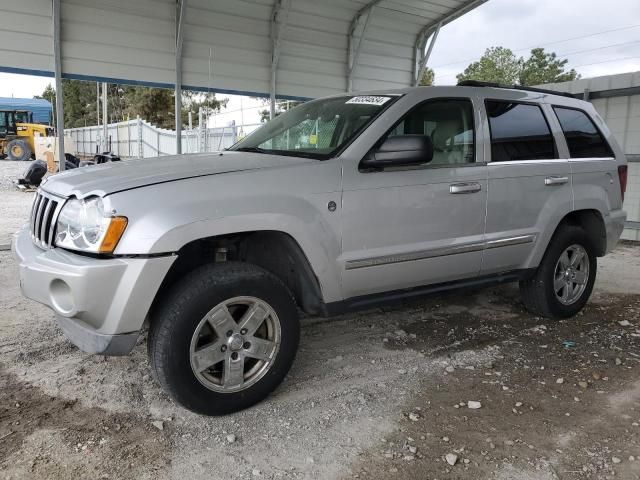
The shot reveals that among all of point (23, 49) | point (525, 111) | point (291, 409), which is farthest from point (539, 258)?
point (23, 49)

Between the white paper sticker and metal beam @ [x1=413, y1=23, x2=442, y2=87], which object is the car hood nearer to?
the white paper sticker

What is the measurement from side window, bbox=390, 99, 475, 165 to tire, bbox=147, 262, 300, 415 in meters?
1.56

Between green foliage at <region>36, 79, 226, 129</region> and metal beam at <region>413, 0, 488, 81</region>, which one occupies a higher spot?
green foliage at <region>36, 79, 226, 129</region>

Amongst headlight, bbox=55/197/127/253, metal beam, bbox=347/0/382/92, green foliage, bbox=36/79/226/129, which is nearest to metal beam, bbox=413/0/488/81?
metal beam, bbox=347/0/382/92

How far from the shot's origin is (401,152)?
126 inches

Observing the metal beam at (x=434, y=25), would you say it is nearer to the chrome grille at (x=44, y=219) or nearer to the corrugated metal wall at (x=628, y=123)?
the corrugated metal wall at (x=628, y=123)

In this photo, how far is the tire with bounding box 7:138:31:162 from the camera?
28281 millimetres

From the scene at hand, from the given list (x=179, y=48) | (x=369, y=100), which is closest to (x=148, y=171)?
(x=369, y=100)

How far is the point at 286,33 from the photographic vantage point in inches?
353

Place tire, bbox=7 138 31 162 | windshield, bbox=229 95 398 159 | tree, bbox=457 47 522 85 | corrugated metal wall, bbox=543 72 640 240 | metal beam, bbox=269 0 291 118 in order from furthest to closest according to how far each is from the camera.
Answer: tree, bbox=457 47 522 85, tire, bbox=7 138 31 162, corrugated metal wall, bbox=543 72 640 240, metal beam, bbox=269 0 291 118, windshield, bbox=229 95 398 159

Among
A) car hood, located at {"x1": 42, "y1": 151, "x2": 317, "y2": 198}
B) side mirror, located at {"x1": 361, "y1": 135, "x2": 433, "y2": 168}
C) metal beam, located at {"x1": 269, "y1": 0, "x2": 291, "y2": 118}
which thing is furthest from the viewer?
metal beam, located at {"x1": 269, "y1": 0, "x2": 291, "y2": 118}

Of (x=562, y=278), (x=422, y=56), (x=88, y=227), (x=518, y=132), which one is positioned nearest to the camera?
(x=88, y=227)

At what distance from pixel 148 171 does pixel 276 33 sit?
6.55 meters

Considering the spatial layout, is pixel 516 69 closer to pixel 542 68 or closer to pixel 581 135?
pixel 542 68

→ **GOAL**
Rewrite the entries from the line containing "Considering the spatial" through the end of the entries, inclusive, as a Markdown table with the columns Row and Line, leaving out blank lines.

→ **TASK ANSWER**
| Row | Line |
|---|---|
| 1 | Considering the spatial layout, is pixel 516 69 closer to pixel 542 68 or closer to pixel 581 135? |
| 2 | pixel 542 68 |